> Try it:
After reading the entries below, report how many lines have the string "ücreti" in them, giving the number alone.

> Data records:
========================

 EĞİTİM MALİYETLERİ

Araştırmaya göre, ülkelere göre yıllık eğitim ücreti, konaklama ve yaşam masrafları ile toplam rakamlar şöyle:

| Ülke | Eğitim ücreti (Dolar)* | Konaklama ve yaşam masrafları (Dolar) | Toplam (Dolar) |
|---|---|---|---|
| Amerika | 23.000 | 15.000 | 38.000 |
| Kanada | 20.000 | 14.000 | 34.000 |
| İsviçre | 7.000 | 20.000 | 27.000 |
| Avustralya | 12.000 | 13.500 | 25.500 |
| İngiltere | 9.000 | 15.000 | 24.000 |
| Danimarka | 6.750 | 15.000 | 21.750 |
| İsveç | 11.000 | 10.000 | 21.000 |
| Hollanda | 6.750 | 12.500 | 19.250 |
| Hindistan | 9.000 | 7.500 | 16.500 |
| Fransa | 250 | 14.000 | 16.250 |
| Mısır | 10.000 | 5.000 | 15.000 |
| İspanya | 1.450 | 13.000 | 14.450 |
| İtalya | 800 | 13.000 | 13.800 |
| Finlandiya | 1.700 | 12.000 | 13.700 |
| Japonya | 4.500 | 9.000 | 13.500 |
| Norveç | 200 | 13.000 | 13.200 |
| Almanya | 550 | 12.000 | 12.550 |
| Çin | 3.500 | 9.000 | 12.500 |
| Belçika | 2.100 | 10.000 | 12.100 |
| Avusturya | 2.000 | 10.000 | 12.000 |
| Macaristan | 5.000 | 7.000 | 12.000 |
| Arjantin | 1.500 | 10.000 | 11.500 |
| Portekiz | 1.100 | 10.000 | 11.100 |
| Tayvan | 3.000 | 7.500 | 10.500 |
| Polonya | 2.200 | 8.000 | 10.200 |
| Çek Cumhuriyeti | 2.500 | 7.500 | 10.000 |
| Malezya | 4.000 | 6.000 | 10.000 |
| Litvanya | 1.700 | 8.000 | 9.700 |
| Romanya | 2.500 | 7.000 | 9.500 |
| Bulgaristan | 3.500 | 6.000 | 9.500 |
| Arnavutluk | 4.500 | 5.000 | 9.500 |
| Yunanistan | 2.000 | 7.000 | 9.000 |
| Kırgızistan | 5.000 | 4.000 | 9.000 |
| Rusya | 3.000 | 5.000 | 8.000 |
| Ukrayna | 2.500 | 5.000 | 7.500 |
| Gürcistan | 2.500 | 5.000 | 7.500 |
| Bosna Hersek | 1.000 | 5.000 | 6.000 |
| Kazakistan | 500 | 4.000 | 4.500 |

========================

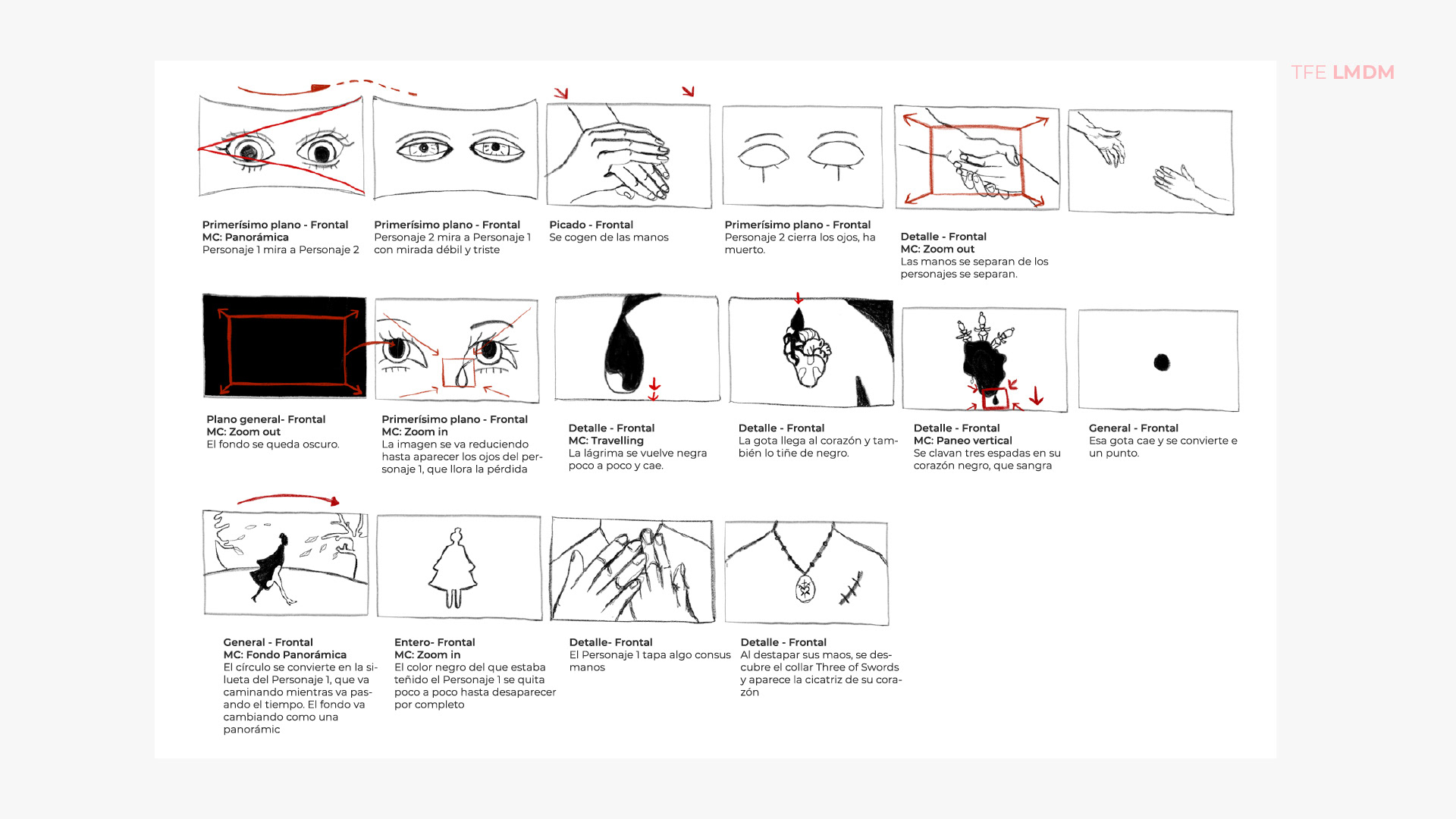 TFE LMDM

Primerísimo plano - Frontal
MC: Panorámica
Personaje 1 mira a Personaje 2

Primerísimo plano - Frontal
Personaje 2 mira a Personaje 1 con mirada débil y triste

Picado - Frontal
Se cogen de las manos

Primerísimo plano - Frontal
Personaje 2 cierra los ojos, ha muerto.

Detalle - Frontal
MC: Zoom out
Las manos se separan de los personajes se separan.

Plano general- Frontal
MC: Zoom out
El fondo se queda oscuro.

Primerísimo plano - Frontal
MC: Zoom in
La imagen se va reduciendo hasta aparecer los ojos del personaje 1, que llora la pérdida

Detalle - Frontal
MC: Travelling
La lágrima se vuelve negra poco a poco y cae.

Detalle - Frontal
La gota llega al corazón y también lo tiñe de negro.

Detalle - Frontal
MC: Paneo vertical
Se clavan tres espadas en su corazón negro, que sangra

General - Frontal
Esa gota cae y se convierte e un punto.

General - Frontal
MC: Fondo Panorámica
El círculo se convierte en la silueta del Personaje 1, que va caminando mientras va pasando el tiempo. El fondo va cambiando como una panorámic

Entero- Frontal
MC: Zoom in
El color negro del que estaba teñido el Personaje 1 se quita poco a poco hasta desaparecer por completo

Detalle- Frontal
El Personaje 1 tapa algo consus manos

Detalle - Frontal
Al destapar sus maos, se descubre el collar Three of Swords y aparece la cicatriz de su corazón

========================

> Result for this task:
2